Work instructions: Please retype the listing exactly as it appears, skipping each picture.

Exercise data:
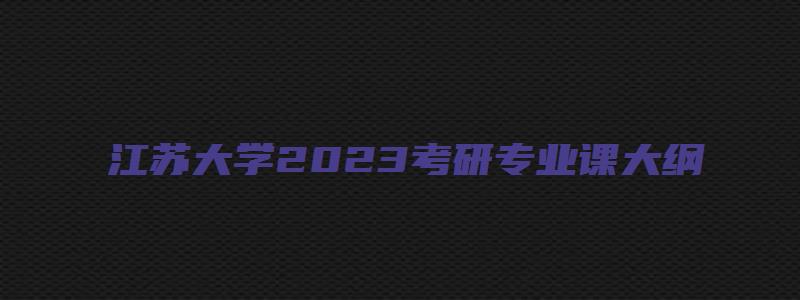 江苏大学2023考研专业课大纲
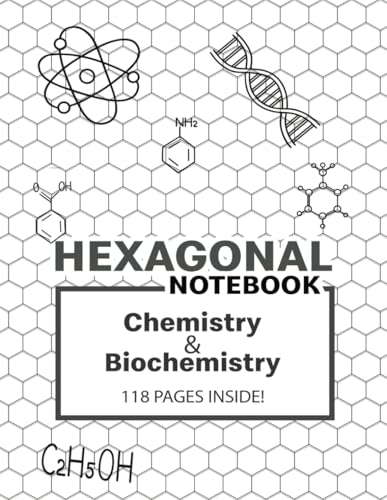 Hexagonal Graph Notebook - Organic Chemistry: 118-Page Hex Grid Paper for Drawing Chemical Structures: A specialized notebook designed with hexagonal ... and chemical structures in organic chemistry.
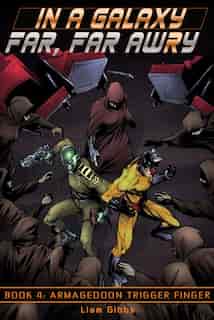 In a Galaxy Far, Far, Awry: Armageddon Trigger Finger by Liam Gibbs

Exercise solution:
 江苏大学2023考研专业课大纲
 Hexagonal Graph Notebook - Organic Chemistry: 118-Page Hex Grid Paper for Drawing Chemical Structures: A specialized notebook designed with hexagonal ... and chemical structures in organic chemistry.
 In a Galaxy Far, Far, Awry: Armageddon Trigger Finger by Liam Gibbs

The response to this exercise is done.